▶ MATERIAL PROVIDED

▬▬▬

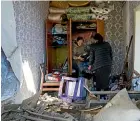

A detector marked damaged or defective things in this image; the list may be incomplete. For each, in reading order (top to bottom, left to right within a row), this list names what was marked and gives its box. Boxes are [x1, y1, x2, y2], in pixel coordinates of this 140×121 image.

damaged wall [7, 0, 49, 103]
damaged wall [105, 1, 124, 74]
damaged wall [122, 0, 140, 78]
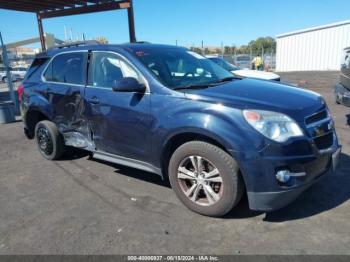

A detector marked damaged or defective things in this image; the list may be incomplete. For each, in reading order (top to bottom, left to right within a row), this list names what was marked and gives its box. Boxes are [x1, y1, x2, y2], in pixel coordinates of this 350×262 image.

▬▬▬

▶ WHAT YOU NEED TO DO
Reproduce every row above word for word, leaving out the pictures.

▶ RESULT FOR THIS EXERCISE
A detector marked damaged or defective things in this image; the list may be incomplete. For each, in reading order (top to bottom, left to right within a row), this list names what was marked and gives its box. Boxes are [x1, y1, x2, y2], in pixel coordinates of this 140×121 image.

damaged wall [7, 0, 49, 103]
damaged wall [105, 1, 124, 74]
damaged wall [122, 0, 140, 78]

A detector marked damaged or defective things in this image; the list may be incomplete. For each, in reading order (top to bottom, left to right within a row), this list names what was marked and gives its box. Boxes are [x1, y1, x2, y2], in pixel coordinates of this 350×262 image.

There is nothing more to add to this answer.